____ Provided records

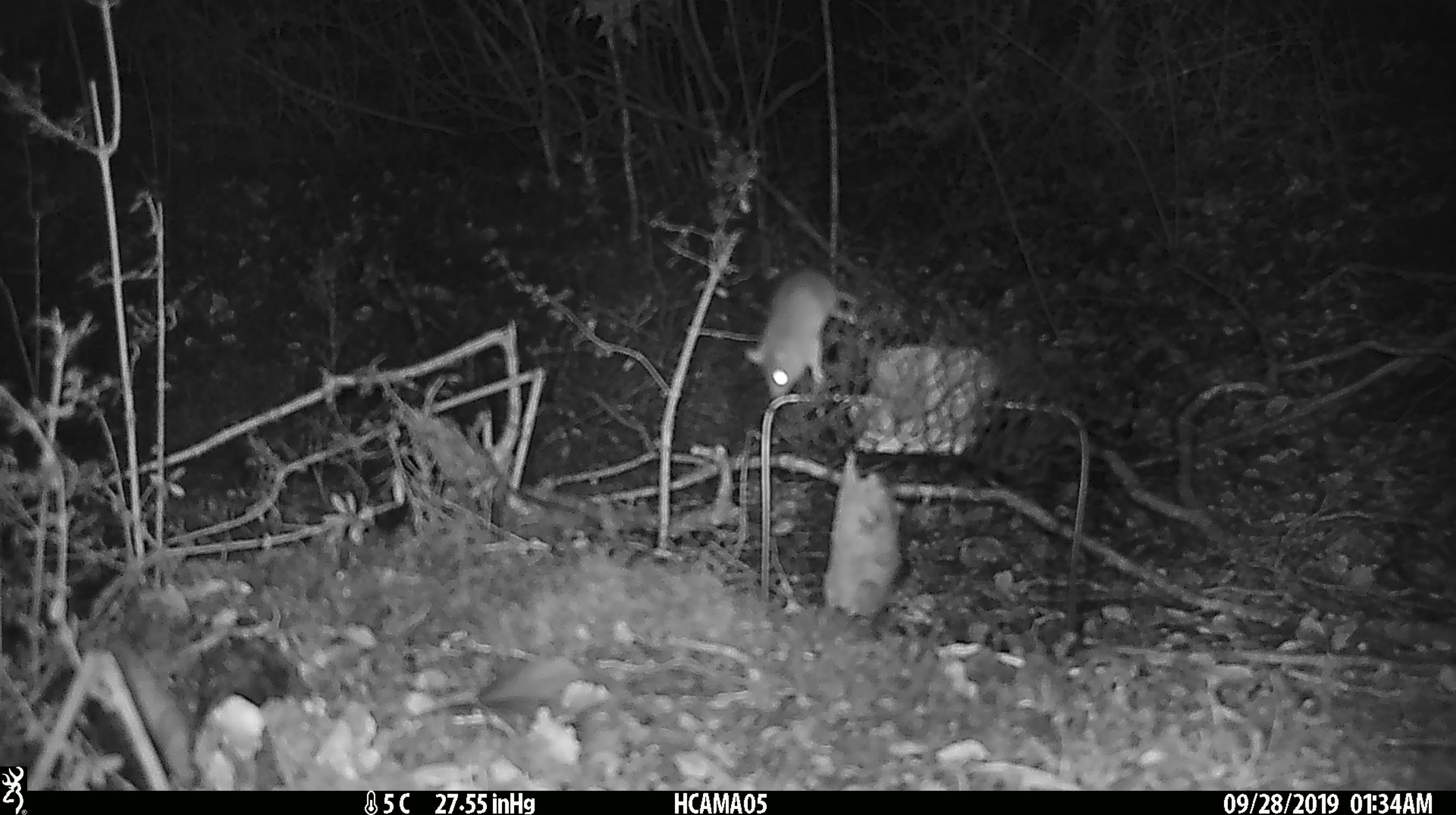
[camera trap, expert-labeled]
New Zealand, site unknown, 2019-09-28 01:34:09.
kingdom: Animalia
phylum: Chordata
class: Mammalia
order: Rodentia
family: Muridae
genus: Mus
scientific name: Mus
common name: mouse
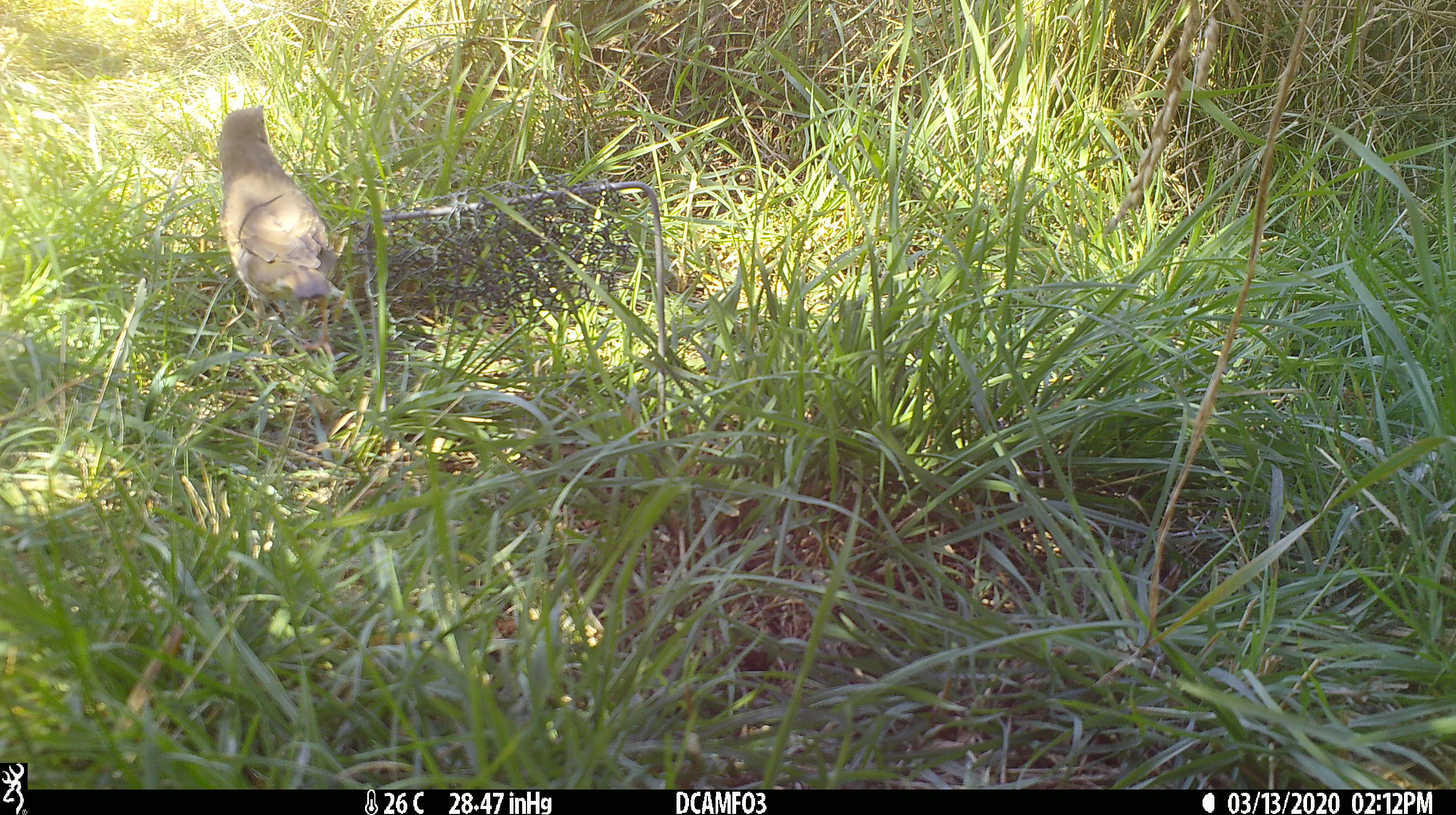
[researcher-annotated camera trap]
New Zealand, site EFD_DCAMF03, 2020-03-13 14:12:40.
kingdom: Animalia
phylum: Chordata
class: Aves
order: Passeriformes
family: Turdidae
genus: Turdus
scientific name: Turdus philomelos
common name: song thrush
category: thrush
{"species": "thrush (song thrush) (Turdus philomelos)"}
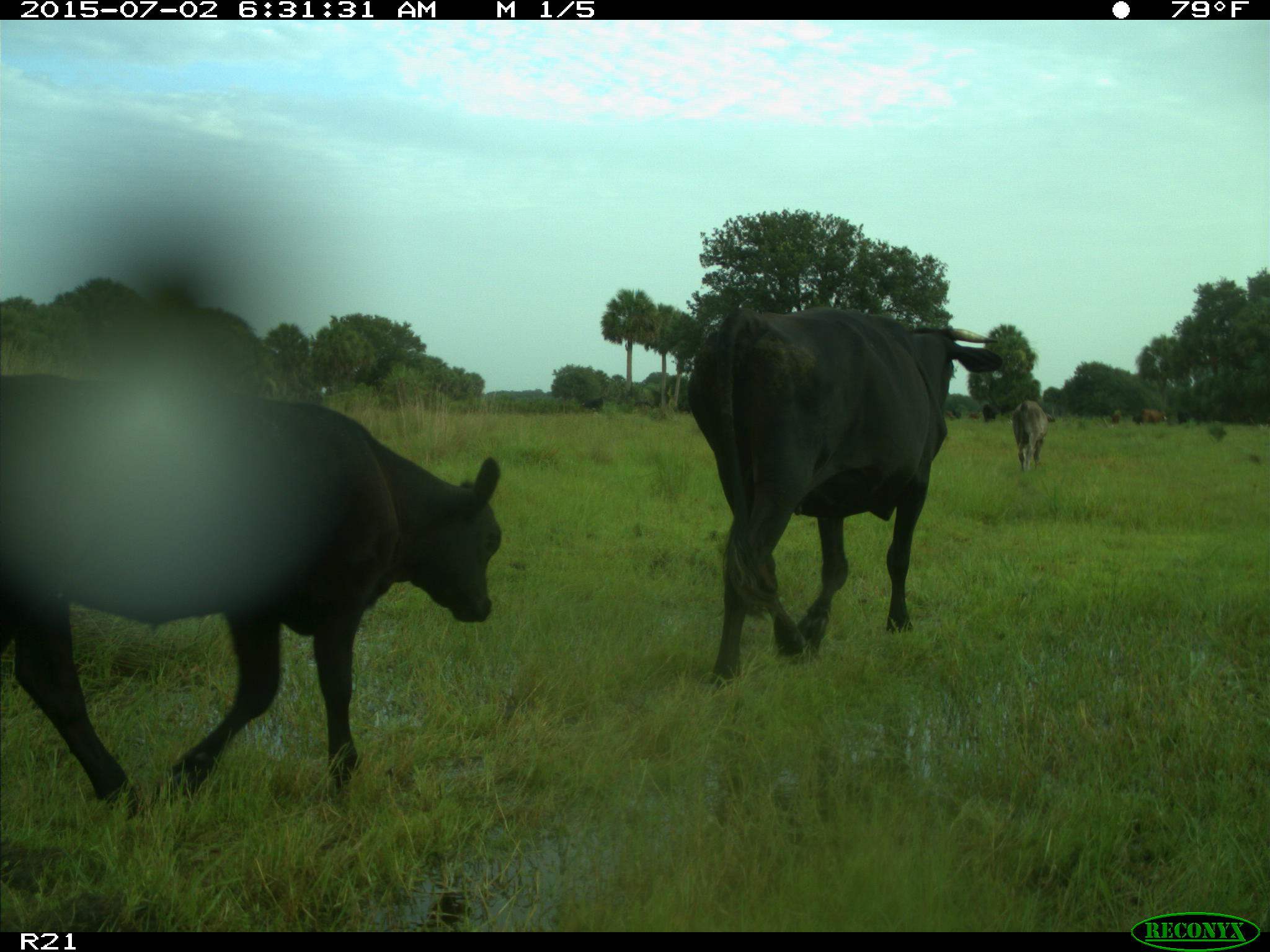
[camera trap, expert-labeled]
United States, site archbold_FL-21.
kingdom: Animalia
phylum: Chordata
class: Mammalia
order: Artiodactyla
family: Bovidae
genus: Bos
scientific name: Bos taurus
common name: domestic cow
Bos taurus (domestic cow).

________

● **Assignment**: When you copy the data above, reproduce each line exactly and skip every image.

● **Expected answer**:
[camera trap, expert-labeled]
New Zealand, site unknown, 2019-09-28 01:34:09.
kingdom: Animalia
phylum: Chordata
class: Mammalia
order: Rodentia
family: Muridae
genus: Mus
scientific name: Mus
common name: mouse
[researcher-annotated camera trap]
New Zealand, site EFD_DCAMF03, 2020-03-13 14:12:40.
kingdom: Animalia
phylum: Chordata
class: Aves
order: Passeriformes
family: Turdidae
genus: Turdus
scientific name: Turdus philomelos
common name: song thrush
category: thrush
{"species": "thrush (song thrush) (Turdus philomelos)"}
[camera trap, expert-labeled]
United States, site archbold_FL-21.
kingdom: Animalia
phylum: Chordata
class: Mammalia
order: Artiodactyla
family: Bovidae
genus: Bos
scientific name: Bos taurus
common name: domestic cow
Bos taurus (domestic cow).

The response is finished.